Compiling and Testing

  • Compile the Flow: Once all components are in place, click the “lightning” button in the bottom-right corner to compile the flow. A green button indicates that the compilation was successful.
  • Test Your Chatbot: After a successful compile, click the “chatbot” icon to interact with your newly created chatbot and see it in action.

Additional Tips

  • Saving Your Flow: You can save your completed flow as a JSON file or find it under “My Collection” for future edits and access.
  • Explore Pre-Built Examples: For inspiration and a head start, explore pre-built examples:
  • LangFlow Store: Access examples in the LangFlow Store, though you’ll need an API key.
  • LangFlow GitHub: Download examples from the LangFlow GitHub page and upload them into your LangFlow UI using the “upload” button.
  • Alternative Setup with OpenAI: If local setup isn’t for you, consider using OpenAI to build your RAG pipeline. Just make sure you have your OpenAI API key ready for integration.

This guide should help you design a functional chatbot flow in LangFlow, leveraging the power of RAG and other AI components.

Integrating Your LangFlow Chatbot into a Streamlit Application

Once you’ve perfected your flow in LangFlow, the next step is to integrate it into a Streamlit application. This will allow you to create a user-friendly interface for interacting with your chatbot.

Setting Up Dependencies

First, install the necessary dependencies for your Streamlit application. Run the following commands in your terminal:

pip install streamlit
pip install langflow
pip install langchain-community

Fetching and Integrating the LangFlow Code Snippet

  1. Create a Python File: Create a new file named app.py.
  2. Get the LangFlow Code Snippet: In the LangFlow UI, click the “Code” button, navigate to the “Python API” tab, and copy the provided code snippet. Paste this code into your app.py file:
import requests
from typing import Optional

BASE_API_URL = "http://127.0.0.1:7860/api/v1/process"
FLOW_ID = "d9392262-a912-42b4-8582-cc9e48894a00"

TWEAKS = {
  "VectorStoreAgent-brRPx": {},
  "VectorStoreInfo-BS24v": {},
  "OpenAIEmbeddings-lnfRZ": {},
  "RecursiveCharacterTextSplitter-bErPe": {},
  "WebBaseLoader-HLOqm": {},
  "ChatOpenAI-aQOv0": {},
  "FAISS-o0WIf": {}
}

def run_flow(inputs: dict, flow_id: str, tweaks: Optional[dict] = None) -> dict:
    api_url = f"{BASE_API_URL}/{flow_id}"
    payload = {"inputs": inputs}
    if tweaks:
        payload["tweaks"] = tweaks
    response = requests.post(api_url, json=payload)
    return response.json()

Building the Chat Function

In the same app.py file, add the following function to handle user interactions and responses:

import streamlit as st

def chat(prompt: str):
    with current_chat_message:
        st.session_state.disabled = True
        st.session_state.messages.append(("human", prompt))

        with st.chat_message("human"):
            st.markdown(prompt)

        with st.chat_message("ai"):
            history = "\n".join([f"{role}: {msg}" for role, msg in st.session_state.messages])
            query = f"{history}\nAI:"
            inputs = {"input": query}

            output = run_flow(inputs, flow_id=FLOW_ID, tweaks=TWEAKS)
            try:
                output = output['result']['output']
            except Exception:
                output = f"Application error: {output}"
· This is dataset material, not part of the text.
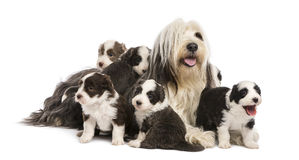 Bearded Collie puppies, 6 weeks old. Around their mother sitting against white background Royalty Free Stock Image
            placeholder = st.empty()
            response = ""

            for tokens in output:
                response += tokens
                with placeholder:
                    st.markdown(response + "▌")

            with placeholder:
                st.markdown(response)

        st.session_state.messages.append(("ai", response))
        st.session_state.disabled = False
        st.rerun()

Crafting the User Interface

Now, build a simple Streamlit user interface to interact with your chatbot:

import streamlit as st

st.set_page_config(page_title="Dinnerly")
st.title("Welcome to Dinnerly: Your Healthy Dish Planner")
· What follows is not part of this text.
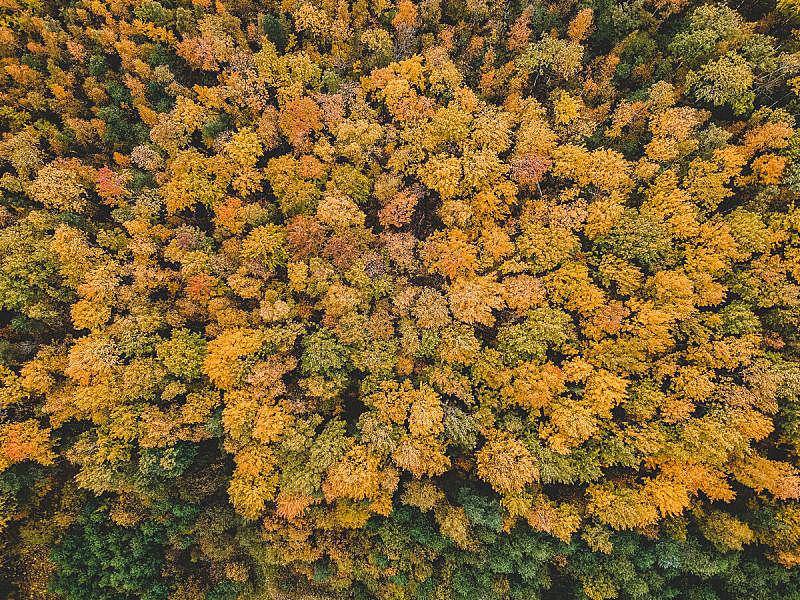 北,秋天,松木,杉树,地形,森林,落叶树,气候,云,草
system_prompt = "You’re a helpful assistant to suggest and provide healthy dishes recipes to users"
if "messages" not in st.session_state:
    st.session_state.messages = [("system", system_prompt)]
if "disabled" not in st.session_state:
    st.session_state.disabled = False

with st.chat_message("ai"):
    st.markdown(
        f"Hi! I'm your healthy dish planner. Happy to help you prepare healthy and yummy dishes!"
    )

for role, message in st.session_state.messages:
    if role == "system":
        continue
    with st.chat_message(role):
        st.markdown(message)

current_chat_message = st.container()
prompt = st.chat_input("Ask your question here...", disabled=st.session_state.disabled)

if prompt:
    chat(prompt)

Running Your Streamlit App

To see your chatbot in action, run the Streamlit app with the following command:

streamlit run app.py

This will start the Streamlit server and open your browser to the application. You can now interact with your chatbot, which will help users with healthy dish recommendations based on the PDF content.

Tips

  • Testing Different Flows: You can use the same code for different flows by simply changing the FLOW_ID to test and integrate new flows.
  • Exploring Examples: Use pre-built examples from LangFlow or the LangFlow GitHub page for inspiration and guidance.
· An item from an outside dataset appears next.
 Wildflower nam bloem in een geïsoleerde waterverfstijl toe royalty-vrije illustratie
With these steps, you’ll have a functional chatbot integrated into a Streamlit application, ready to assist users with their recipe inquiries!

Final Reflections

In this post, we’ve successfully built a smart chatbot using the Retrieval-Augmented Generation (RAG) approach. By leveraging LangFlow, we crafted the RAG pipeline with no-code convenience, utilized open-source models for embeddings and LLM processing, and integrated it all into a Streamlit application.

LangFlow’s no-code approach has been particularly impressive, simplifying the process of building and prototyping AI applications. It offers a streamlined way to create functional prototypes without delving into complex coding, making it a promising tool for rapid development.

However, it’s important to acknowledge that some components are still evolving. This can lead to occasional issues with functionality, and the lack of detailed troubleshooting guidance can be a challenge. Additionally, providing underlying Python code for further customization could enhance the flexibility of LangFlow.

Despite these areas for improvement, LangFlow remains a valuable asset for quickly bringing AI prototypes to life, and its no-code interface could significantly impact how we develop and test AI applications in the future.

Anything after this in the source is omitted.